_Exercise 1:_ Copy the passage from the forum thread on resource guarding word for word, starting at "## gracealexander (May" and ending at "would do that?".

_Provided passage:_
____________________

I would get someone professional to help you with building a relationship with your dog so they can see how you and your dog interact and recommend a course of action.

As for the bin, until then can you make it so she can't guard it, ie in the kitchen behind a gate guard or outside? Can they also be separated if they get treats and bones?


----------



## labradrk (Dec 10, 2012)

It is resource guarding rather than out and out aggression, which is good because it means it is predictable and you know what the triggers are.

If she is guarding the kitchen bin, move it to where she can't access it.

Guarding of bones and high value treats is also a pretty common behaviour. Right now, if you have to give her bones or treats, put her in a crate or somewhere she can eat undisturbed. DON'T allow your other dog near when she is eating.

It has nothing to do with being the pack leader.

See:
How to Prevent Resource Guarding in a Multiple-dog Household | Karen Pryor Clicker Training
How to React When Your Dog Begins Resource Guarding Against Other Dogs - Whole Dog Journal Article


----------



## gracealexander (May 31, 2013)

Unfortunately I think she has always been like this, we sort of used to just accept it because we did not know what else to do but now it can't go on as I can't allow her to hurt my other dogs. She is definitely getting worse.

When she guards bones or treats and we leave her alone she will sometimes run up to us and bark then run back to the bone, it seems like she is playing but then we can't dare try and take it from her.

She also has lashed out a couple of times in her sleep, well not in her sleep but she will wake up then have a go at my chihuahua/pekingese. Not sure why she would do that?

Thanks for your help.


----------



## labradrk (Dec 10, 2012)

gracealexander said:


> Unfortunately I think she has always been like this, we sort of used to just accept it because we did not know what else to do but now it can't go on as I can't allow her to hurt my other dogs. She is definitely getting worse.
> 
> When she guards bones or treats and we leave her alone she will sometimes run up to us and bark then run back to the bone, it seems like she is playing but then we can't dare try and take it from her.
> 
> ...


It is not necessarily that she is getting worse. If you have recently got a new pup, this has probably stressed her out a bit and obviously the more household members you have, the more people/dogs she has to guard against!

You can modify this behaviour - read the links, it is doable. The key until you start working on it properly is not to allow her to practice the resource guarding if possible. So feed separately, put her in a separate room for eating chews, etc. I realize if she has been practicing the behaviour all this time she will be pretty darn good at it, but you want to keep her stress to a minimum.


----------

____________________

_Material for this task:_
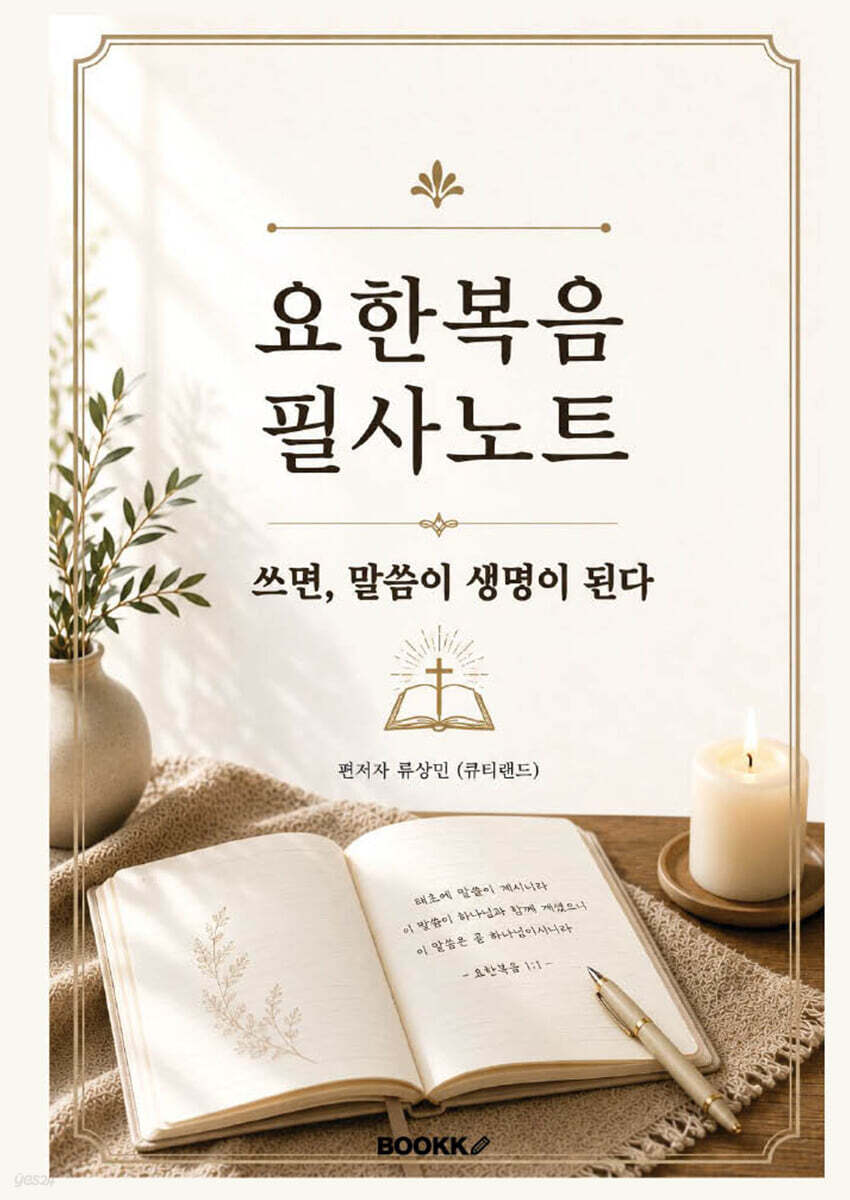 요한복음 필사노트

____________________

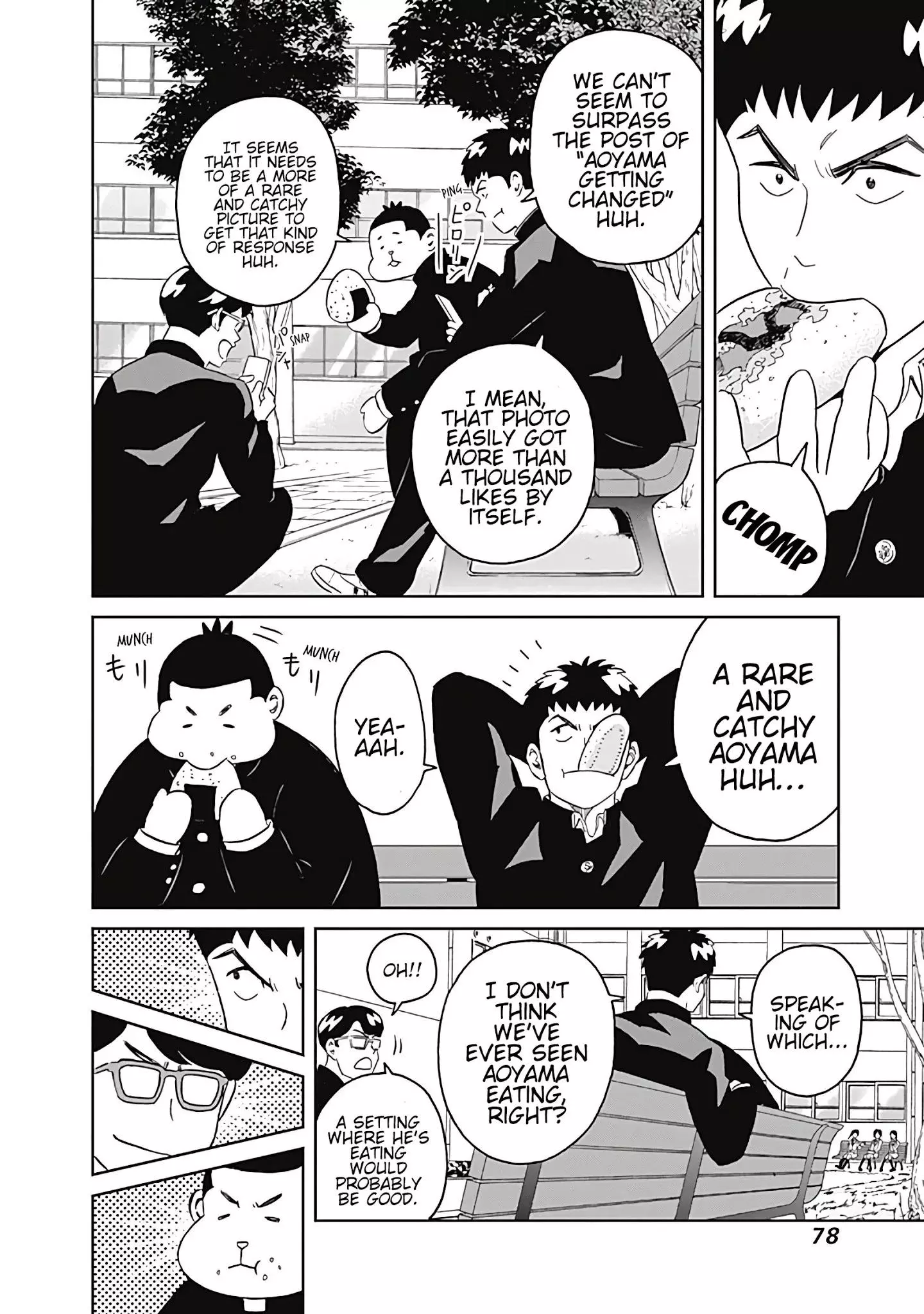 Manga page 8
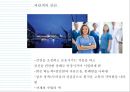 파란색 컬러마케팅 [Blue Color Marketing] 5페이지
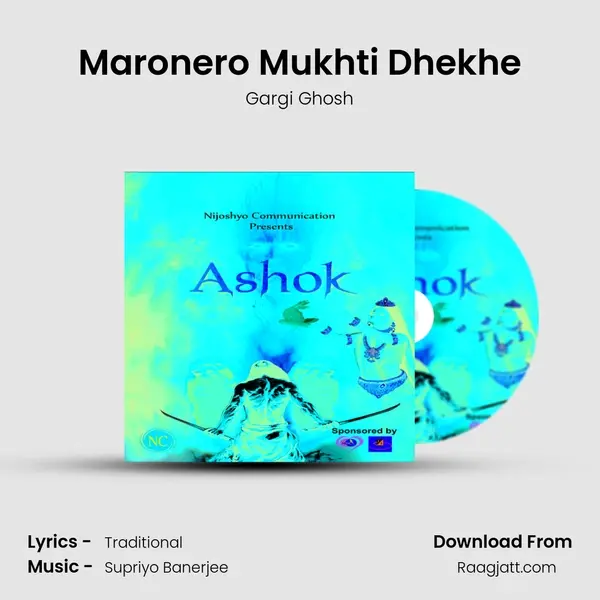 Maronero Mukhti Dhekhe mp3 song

____________________

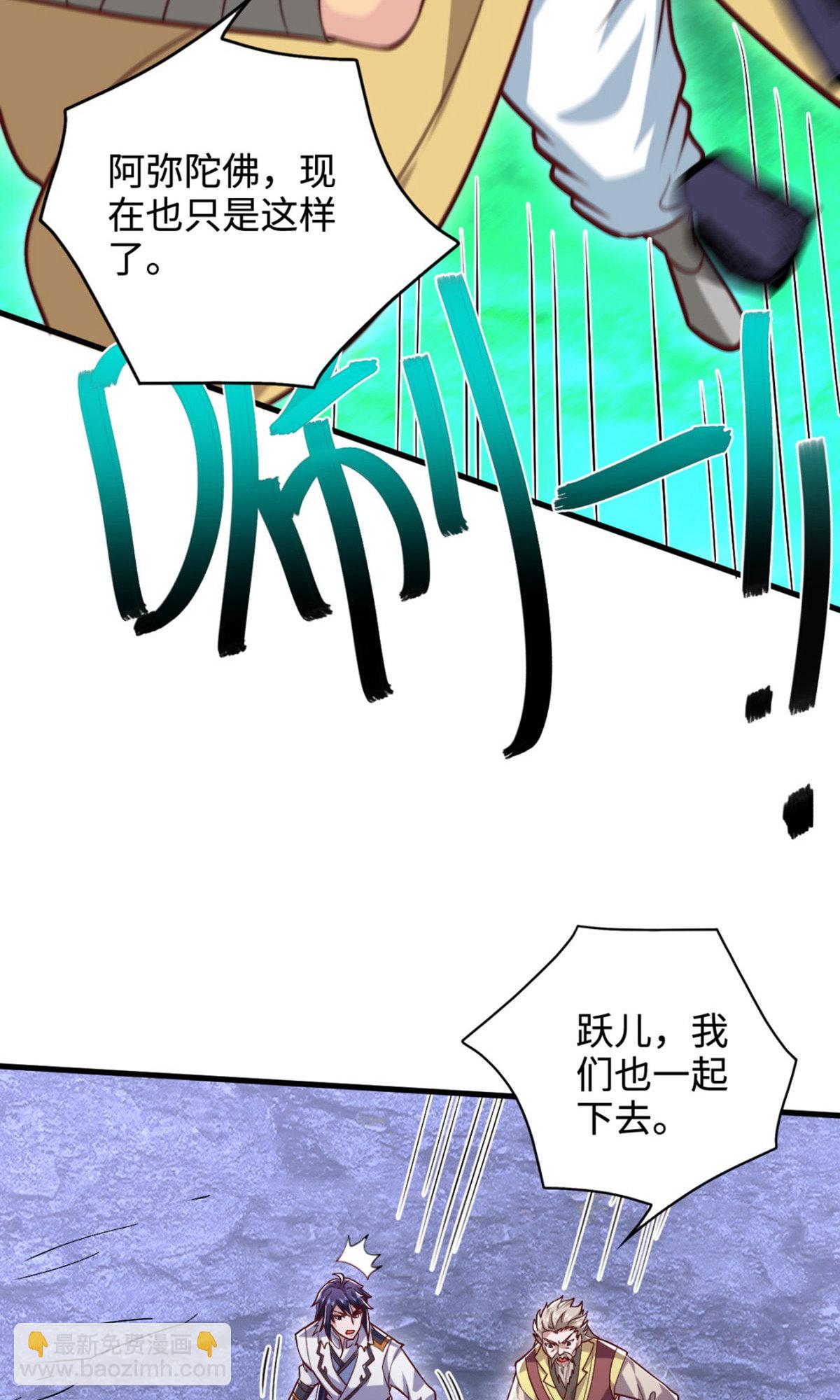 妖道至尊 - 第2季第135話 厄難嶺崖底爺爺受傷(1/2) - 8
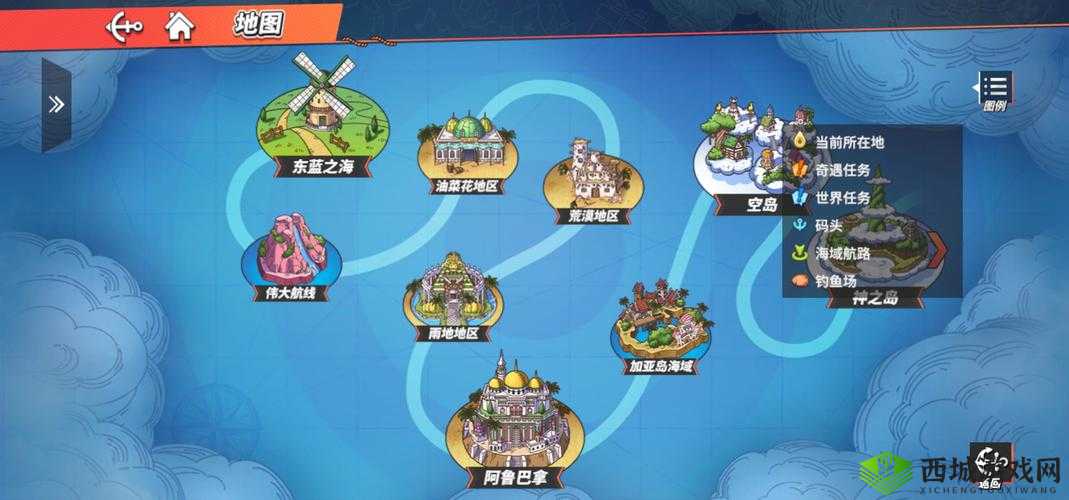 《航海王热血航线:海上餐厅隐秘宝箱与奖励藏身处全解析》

____________________

_Exercise 2:_ Quote the records exactly, starting at the line that contains "Manga page 8" and ending at the line that contains "Maronero Mukhti Dhekhe mp3 song", with both of those lines included. Leave the pictures out of your answer.

_Exercise output 1:_
## gracealexander (May 31, 2013)

Unfortunately I think she has always been like this, we sort of used to just accept it because we did not know what else to do but now it can't go on as I can't allow her to hurt my other dogs. She is definitely getting worse.

When she guards bones or treats and we leave her alone she will sometimes run up to us and bark then run back to the bone, it seems like she is playing but then we can't dare try and take it from her.

She also has lashed out a couple of times in her sleep, well not in her sleep but she will wake up then have a go at my chihuahua/pekingese. Not sure why she would do that?

_Exercise output 2:_
 Manga page 8
 파란색 컬러마케팅 [Blue Color Marketing] 5페이지
 Maronero Mukhti Dhekhe mp3 song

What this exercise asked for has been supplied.